Submitted by Karen Rispin on Fri, 05/25/2018 - 00:00

I’m in Kenya right now.

I'm here with the LeTourneau University Wheels team,which I lead.  This time, there are five students and two other LeTourneau faculty members with me. Yesterday, I came up to Kijabe alone for two days to meet with the BethanyKids leadership. I’m feeling grateful, both to the two other faculty members taking leadership with the LeTourneau University Wheels team while I’m away, and grateful to the BethanyKids leadership for the invitation and the chance to facilitate their goals.  Its lovely to work with such great people. 

The room I’m staying in reminds me of the dorm rooms where I stayed as a child at Rift Valley Academy, which is just up the hill from where I’m sitting writing this. Construction methods here include the use of concrete and African hardwood with metal windows designed for security. It’s the wet season. At Kijabe that means chilly temperatures, red mud, and nearly constant fog, cloud and rain.  It also means cold cement and iron and no heating unless one is blessed to have a fireplace. To me it also feels emotionally cold because it brings back the lonely feelings I had here as a child away from family.

Grace is knowing we have meaningful work in a loving community.It’s a real reminder of God’s grace.

Last night, I had been planning to make myself a quick meal in the shared kitchen, but the stove was not working. Instead of being alone, I was unexpectedly invited to a very pleasant supper.  
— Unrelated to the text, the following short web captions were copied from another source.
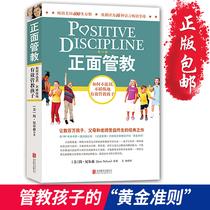 新華書店正版圖書籍兩姓健康生活著等鮑秀蘭新版正常兒卷中國寶寶早期教育和潛能開發指南人生開端歲兒童最佳30
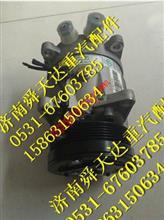 潍柴WP12发动机配件  空调压缩机厂家批发马力压力/612630060008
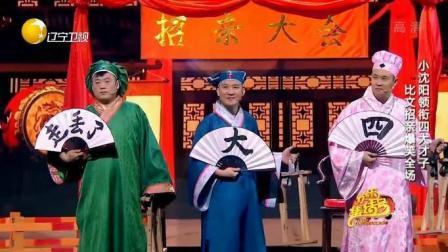 小沈阳和杨树林小品: 三大才子去相亲, 大小姐太丑还以为保安来了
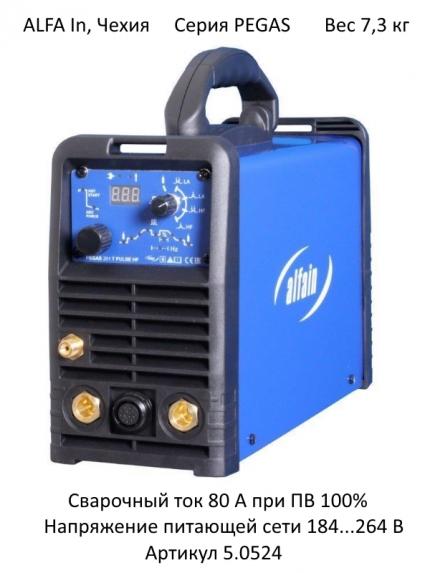 Установка аргонодуговой сварки TIG инвертор PEGAS 201 T PULSE HF (Alfa In, Чехия)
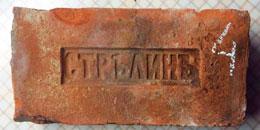 Старинный кирпич с клеймом
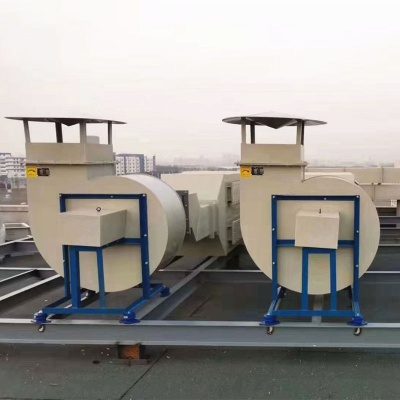 PP daught Fan Centrifugal blower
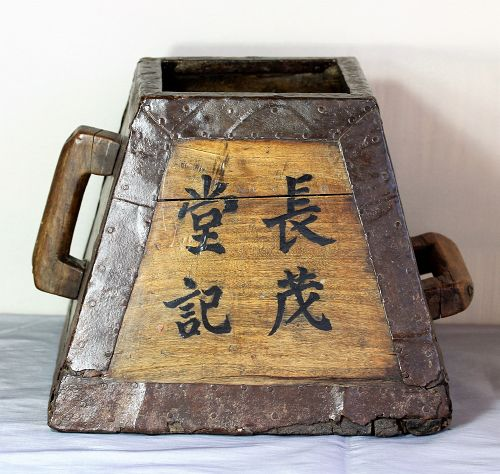 Chinese Wood grain measuring bucket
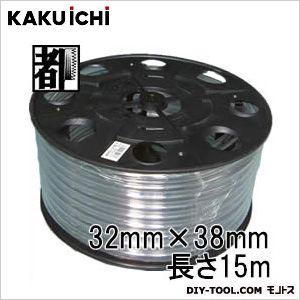 【送料無料】カクイチ PB巻透明ホースチューブ工業用 32mm×38mm 15m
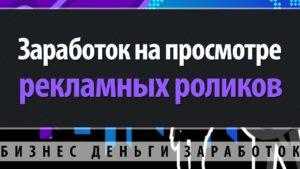 100% реальные способы заработать в интернете 1000 рублей за час - лохотрон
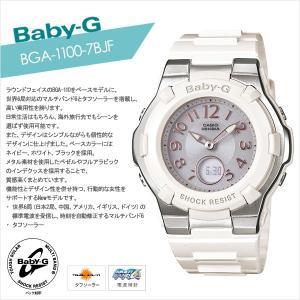 カシオ CASIO BABY-G ベビーG レディース腕時計 電波ソーラー BGA-1100-7BJFの商品画像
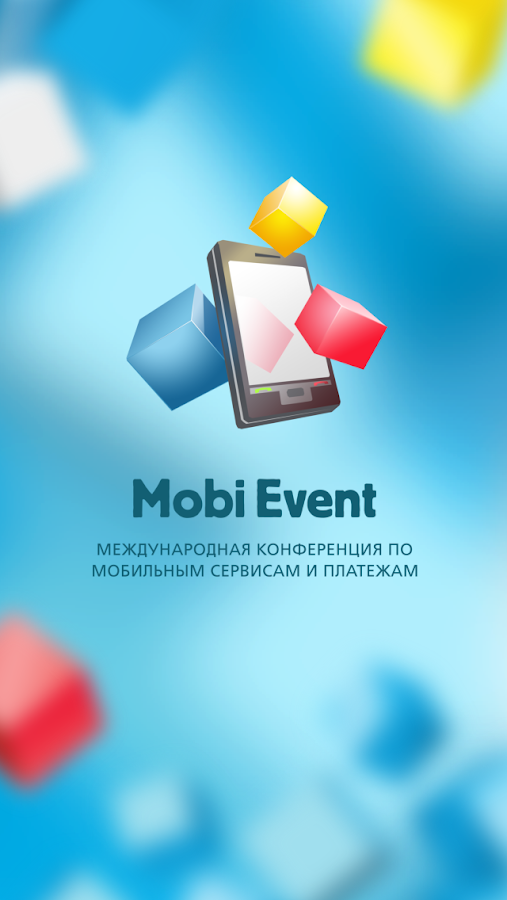 Mobi Event 2016- screenshot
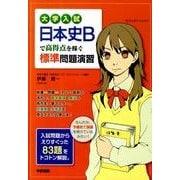 大学入試日本史Bで高得点を稼ぐ標準問題演習 [単行本]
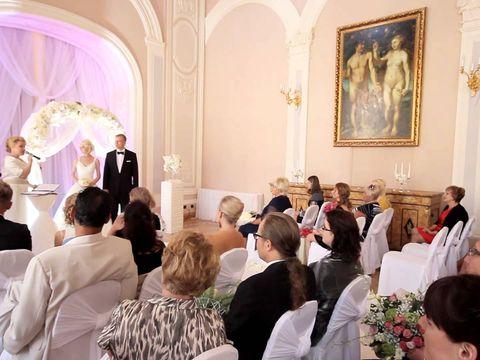 Выездная регистрация брака - ведущая Римма Чистякова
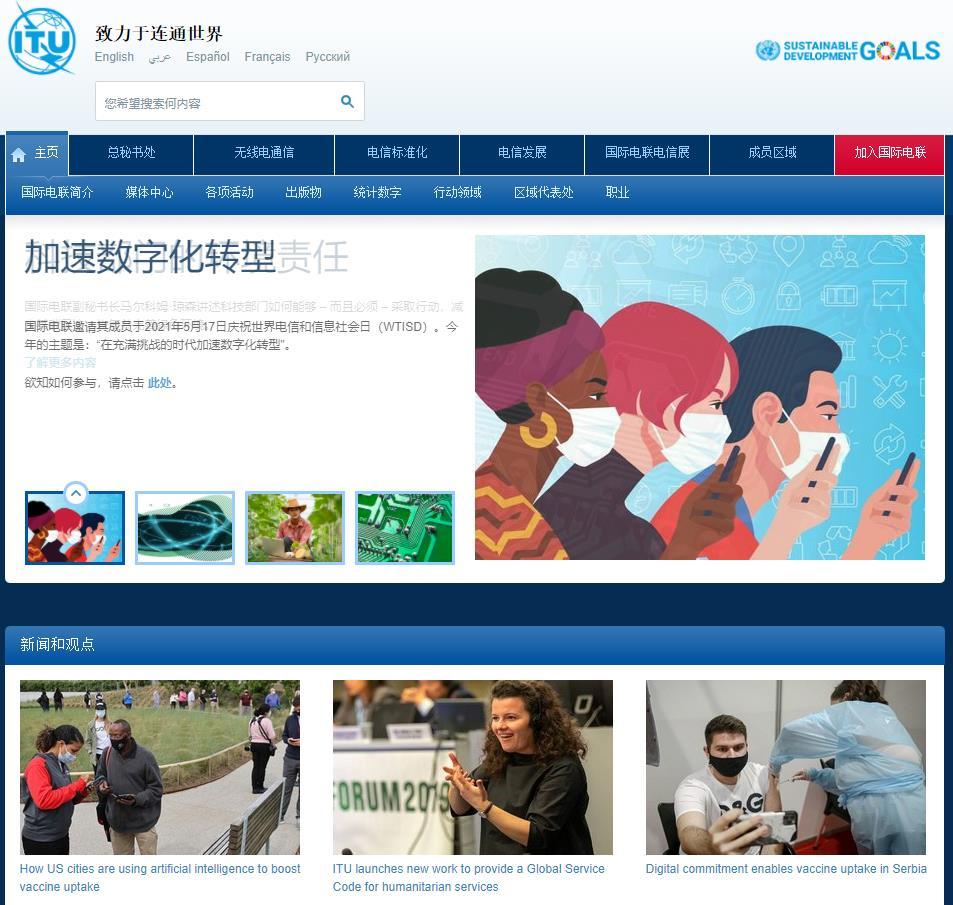 国际电信联盟官网 国际电联:致力于连通世界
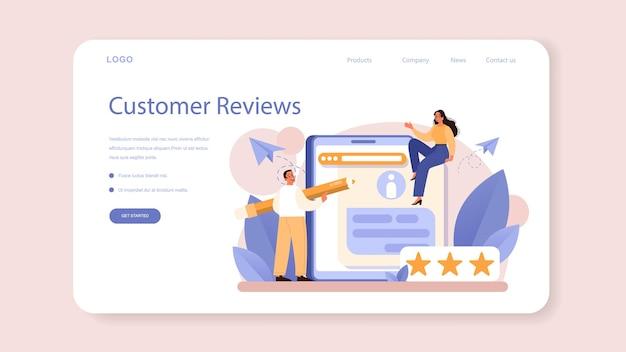 Banner web o landing page di crm o gestione delle relazioni con i clienti. attrazione e guida del cliente. analisi dell'esperienza del cliente e dell'approvazione. strategia di mercato. illustrazione vettoriale piatta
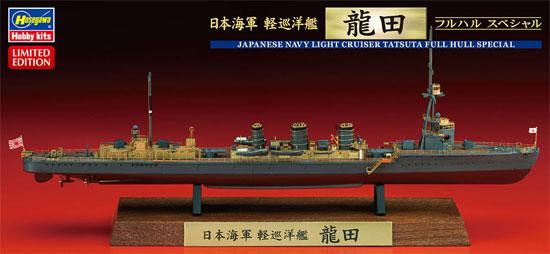 日本海軍 軽巡洋艦 龍田 フルハル スペシャルプラモデル(ハセガワ1/700 ウォーターラインシリーズ フルハルスペシャルNo.CH123)商品画像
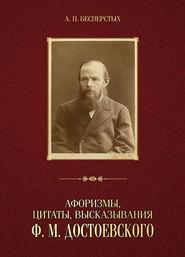 Афоризмы, цитаты, высказывания Ф. М. Достоевского
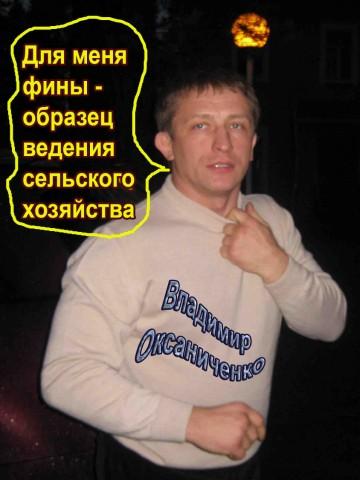 Владимир Оксаниченко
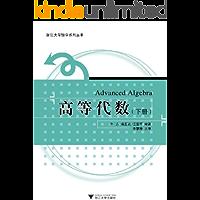 高等代数(下册) (浙江大学数学系列丛书)
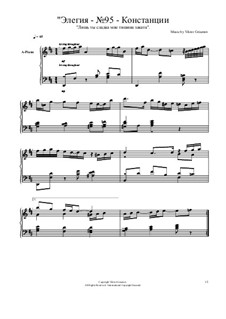Элегии: No.95 by Viktor Gryaznov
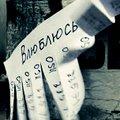 http://enso.ucoz.ru/_ph/24/1/125493800.jpg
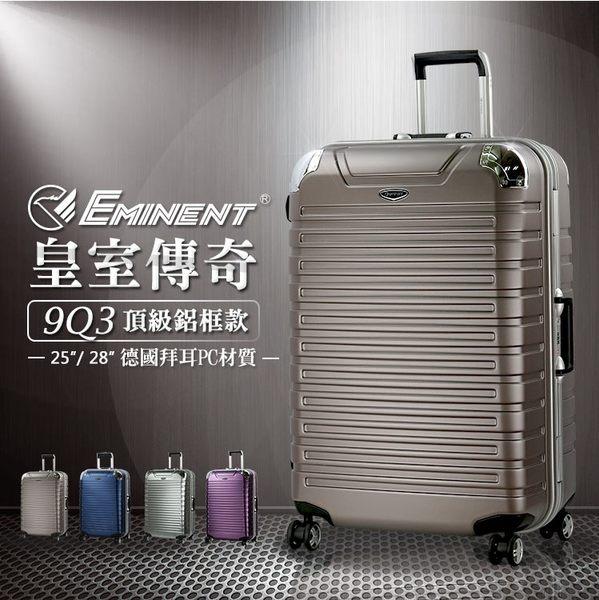 【周末狂歡!名牌現折888】《熊熊先生》萬國通路Eminent行李箱28吋百分百拜耳PC深鋁框飛機輪9Q3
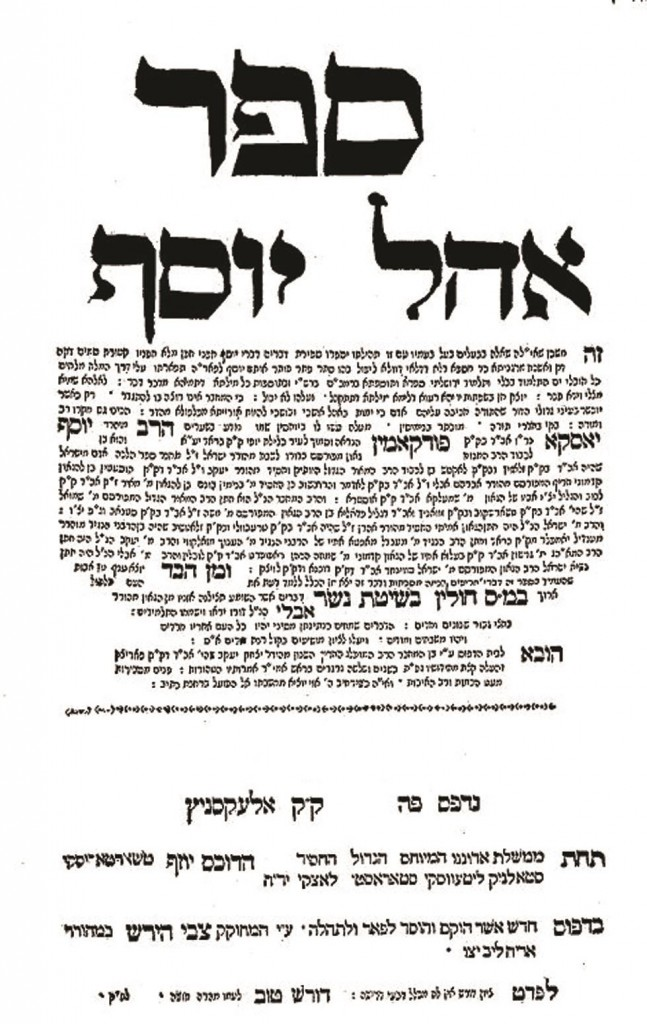 Shaar blatt of sefer Ohel Yoseft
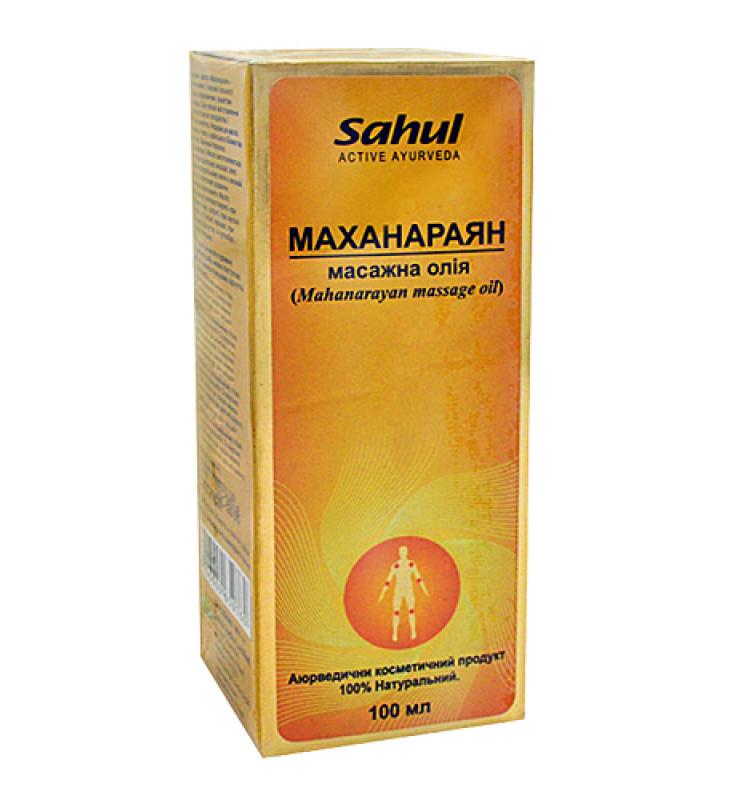 Массажное масло Маханараян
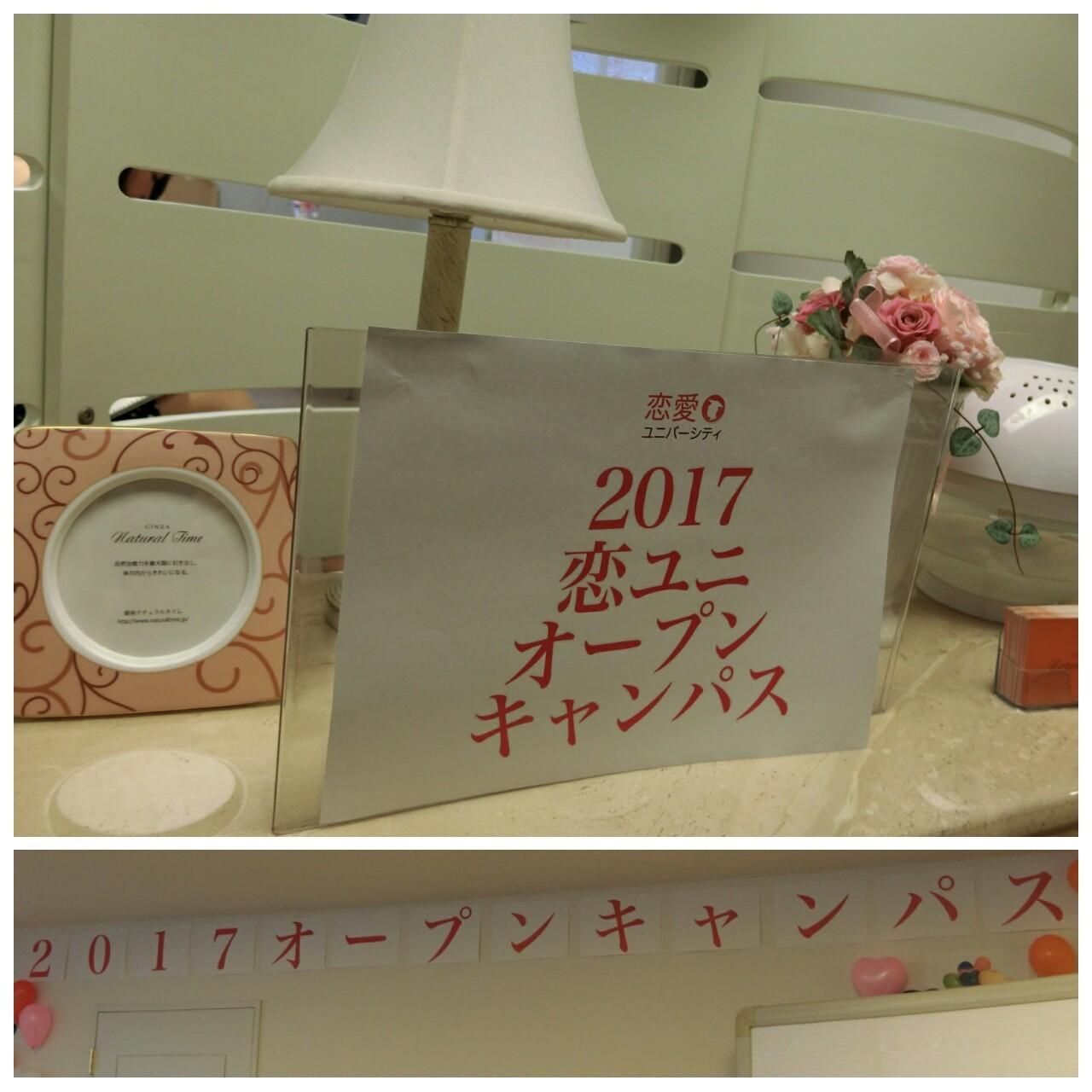 【イベント】2017恋ユニオープンキャンパスで相談してみた!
As a child and even as an adult, I’ve often felt somewhat outcast. Phil has been such a comfort!! Thank you Phil! I think all of us long to be part of something meaningful and to be part of a community.

I’ve come to love the Bible passage in the book of Philippians, chapter one. Just after the well-known verse where Paul explains that he isn’t worried about dying in prison.  he goes on to say, “If I am to go on living in the body, that will mean fruitful labor for me.”  I am so grateful that Phil and I have meaningful jobs facilitating the work of wonderful people who are reaching out to give hope to those living with disabilities. 

I’ve become very aware that there is hope and meaningful work, even for those who are feeling the most isolated and unable. Some of the quotes by Joni Eareckson Tada, who is herself in a wheelchair, have come to mean a tremendous amount to me: “Deny your weakness, and you will never realize God’s strength in you.”